▶ [ABOUT THIS TASK] In the data, find each line where the word "species" appears and list that line.

▶ [DATASET EXTRACT]
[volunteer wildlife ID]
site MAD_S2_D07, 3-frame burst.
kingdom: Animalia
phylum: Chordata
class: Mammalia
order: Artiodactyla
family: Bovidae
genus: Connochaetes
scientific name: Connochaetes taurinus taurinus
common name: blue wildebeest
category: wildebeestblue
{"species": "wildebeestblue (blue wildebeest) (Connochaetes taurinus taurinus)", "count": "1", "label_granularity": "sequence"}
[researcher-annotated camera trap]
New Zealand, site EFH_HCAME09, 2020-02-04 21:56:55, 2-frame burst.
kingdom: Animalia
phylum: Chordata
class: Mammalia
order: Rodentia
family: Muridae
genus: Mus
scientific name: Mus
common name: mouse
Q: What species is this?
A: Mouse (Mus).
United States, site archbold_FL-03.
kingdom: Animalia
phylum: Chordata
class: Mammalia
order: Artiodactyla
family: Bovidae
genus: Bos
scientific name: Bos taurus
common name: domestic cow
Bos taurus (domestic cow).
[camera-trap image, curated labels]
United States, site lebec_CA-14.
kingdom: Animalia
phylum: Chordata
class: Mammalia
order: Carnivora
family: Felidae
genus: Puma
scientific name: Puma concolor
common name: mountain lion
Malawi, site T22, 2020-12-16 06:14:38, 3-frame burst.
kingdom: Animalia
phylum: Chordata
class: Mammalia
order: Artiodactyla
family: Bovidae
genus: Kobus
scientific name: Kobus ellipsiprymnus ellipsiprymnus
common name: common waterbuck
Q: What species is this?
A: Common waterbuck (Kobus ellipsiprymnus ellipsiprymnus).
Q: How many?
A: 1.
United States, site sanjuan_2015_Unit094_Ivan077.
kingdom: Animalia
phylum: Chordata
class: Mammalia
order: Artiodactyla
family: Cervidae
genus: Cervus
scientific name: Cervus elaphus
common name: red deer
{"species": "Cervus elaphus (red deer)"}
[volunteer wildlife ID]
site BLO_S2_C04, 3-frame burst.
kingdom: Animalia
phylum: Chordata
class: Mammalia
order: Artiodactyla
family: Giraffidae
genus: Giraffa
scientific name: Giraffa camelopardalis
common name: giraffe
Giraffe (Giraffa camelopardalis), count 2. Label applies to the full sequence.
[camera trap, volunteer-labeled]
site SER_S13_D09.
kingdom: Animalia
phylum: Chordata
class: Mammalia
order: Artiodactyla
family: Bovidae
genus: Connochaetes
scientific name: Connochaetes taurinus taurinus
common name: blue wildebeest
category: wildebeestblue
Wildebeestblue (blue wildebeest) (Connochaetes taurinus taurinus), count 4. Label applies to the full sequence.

▶ [RESPONSE FOR THIS EXERCISE]
{"species": "wildebeestblue (blue wildebeest) (Connochaetes taurinus taurinus)", "count": "1", "label_granularity": "sequence"}
Q: What species is this?
Q: What species is this?
{"species": "Cervus elaphus (red deer)"}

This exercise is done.